** Texto apresentado **
O centro urbano de San Pedro de Atacama se resume a uma avenida central com pequenas ruas que lhe alimentam. O centro histórico e cultural se desenvolve a partir da igreja da cidade, fundada no século 17 ainda no período colonial. A vocação turística da cidadezinha é escancarada: bastam alguns minutos para perceber que as atividades oferecidas pela população local, que não ultrapassa as cinco mil pessoas na área do povoado, são dominadas pela venda de artesanato, restaurantes e por agências de viagens às dezenas.

A reportagem do Estado de Minas esteve em San Pedro a convite da Latam, companhia aérea que oferece o trajeto entre Belo Horizonte e o deserto do Atacama, e visitou parte dos destinos turísticos que estampam os folhetos, placas e cartazes espalhados pelo vilarejo. Destaque para a palavra “parte”, já que seria necessária uma vida de viagens periódicas ao local para completar o catálogo de experiências possíveis.

Nesta matéria, listamos o que vimos do grande deserto Sul-americano que em nada se adequa à definição da palavra que a associa a um espaço monótono, vazio e sem atrações.


Quebrada del Diablo

 No passeio de bike para observar o pôr do Sol na quebrada del Diablo, é preciso ter muito preparo físico
No passeio de bike para observar o pôr do Sol na quebrada del Diablo, é preciso ter muito preparo físico Bernardo Estillac/EM

A quebrada del Diablo, ou “quebrada del chulakao” (como indica a placa na entrada do local, no idioma original da região), é um dos passeios que pode ser feito em bicicletas. São cerca de 15 quilômetros desde o povoado de San Pedro até a trilha que nos leva por dentro de um vale rochoso até atingir um pico com mais de três mil metros de altitude.

** Conjunto de tarefas **
**1.** Transcreva o trecho do texto sobre San Pedro de Atacama que começa em "A quebrada del Diablo, ou" e segue até "metros de altitude.".
**2.** Segundo o texto sobre San Pedro de Atacama, em que século foi fundada a igreja da cidade?

Trecho do conjunto de dados
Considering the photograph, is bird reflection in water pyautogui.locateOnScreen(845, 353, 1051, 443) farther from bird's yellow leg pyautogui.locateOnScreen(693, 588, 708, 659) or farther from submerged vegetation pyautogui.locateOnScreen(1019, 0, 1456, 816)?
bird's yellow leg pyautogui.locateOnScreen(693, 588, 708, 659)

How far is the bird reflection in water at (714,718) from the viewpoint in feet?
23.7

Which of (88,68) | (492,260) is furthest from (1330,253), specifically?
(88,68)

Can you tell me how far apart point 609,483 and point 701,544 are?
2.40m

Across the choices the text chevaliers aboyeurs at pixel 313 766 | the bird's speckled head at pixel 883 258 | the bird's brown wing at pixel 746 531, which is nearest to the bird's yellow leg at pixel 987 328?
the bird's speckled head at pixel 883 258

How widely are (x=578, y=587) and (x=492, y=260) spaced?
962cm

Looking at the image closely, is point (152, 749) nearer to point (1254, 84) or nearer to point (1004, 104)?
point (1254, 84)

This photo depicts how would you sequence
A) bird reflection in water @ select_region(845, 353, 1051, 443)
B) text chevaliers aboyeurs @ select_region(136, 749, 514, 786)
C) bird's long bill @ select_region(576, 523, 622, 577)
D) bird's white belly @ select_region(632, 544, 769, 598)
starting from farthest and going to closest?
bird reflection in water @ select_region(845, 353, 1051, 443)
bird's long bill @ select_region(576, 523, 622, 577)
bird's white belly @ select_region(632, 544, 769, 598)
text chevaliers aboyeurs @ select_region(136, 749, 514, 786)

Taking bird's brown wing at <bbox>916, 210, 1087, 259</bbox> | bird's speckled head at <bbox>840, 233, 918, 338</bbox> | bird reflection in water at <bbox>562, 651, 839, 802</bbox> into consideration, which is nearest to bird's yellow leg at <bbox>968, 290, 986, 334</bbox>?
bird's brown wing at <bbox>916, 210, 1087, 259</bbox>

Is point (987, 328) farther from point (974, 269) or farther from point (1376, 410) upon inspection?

** As respostas **
**1.**
A quebrada del Diablo, ou “quebrada del chulakao” (como indica a placa na entrada do local, no idioma original da região), é um dos passeios que pode ser feito em bicicletas. São cerca de 15 quilômetros desde o povoado de San Pedro até a trilha que nos leva por dentro de um vale rochoso até atingir um pico com mais de três mil metros de altitude.

**2.** No século 17, ainda no período colonial.